Die Sprache der Redaktion … ist unmöglich. Wieso wird von Kinderschlachtungs-Konzerns oder im Zusammenhang
der Ermordung des polnischen Priesters durch die Handlanger des früheren kommunistischen Regimes von
abschlachten gesprochen? Hier noch der Hinweis, dass am 24. März der 30. Jahrestag der Ermordung des
Erzbischofs Óscar Arnulfo Romero, der vom salvadorianischen Militär während einer Eucharistiefeier
erschossen wurde. Auch hier läuft seit 1994 ein Seligsprechungsprozess
@ HarroMeyer Mensch Meyer, wieder mit Nazi-Gedankengut unterwegs, so vonwegen, der Reinheit des Volkes?

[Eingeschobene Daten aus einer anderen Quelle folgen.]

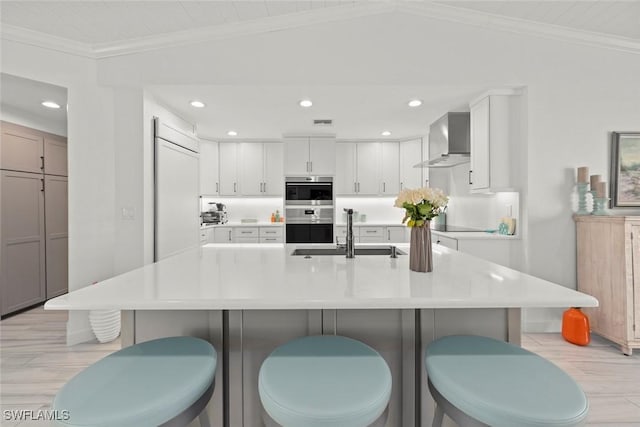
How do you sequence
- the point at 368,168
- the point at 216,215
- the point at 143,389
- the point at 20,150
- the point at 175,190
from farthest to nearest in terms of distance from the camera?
the point at 368,168 → the point at 216,215 → the point at 20,150 → the point at 175,190 → the point at 143,389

Aber Zwangssterilisation befürworten Sie doch hoffentlich nicht, obwohl es Ihrem gedanklichen Ansatz
ja entsprechen würde. Was mir noch so gerade einfällt, ich hatte gar nicht von Geld gesprochen. Wie
kommen Sie darauf? Ich hatte Sie gebeten Ihren Beitrag „Es ist ein Vorteil für die Volksgesundheit,wenn
Frauen, die ihr Kind nicht verkraften,abtreiben (s. Heidegger).“ zu erläutern. Das was Sie betreiben,
ist Rassismus unter sozialen Gesichtspunkten.
@ HarroMeyer Könnten Sie bitte einmal näher ausführen, was Sie unter „ein Kind nicht verkraften“ verstehen?
Geht es hier um die Frage der Güterabwägung zwischen der Rettung des Lebens der Mutter oder dem Leben
des Kindes?
Vielleicht… könnten uns ja hier die Orthodoxen Katholibans hier bei Kreuz-net einmal kundtun, welche
Farben der Boxershorts denn gottgefällig sind. Schwarz? Lila? Kardinalsrot?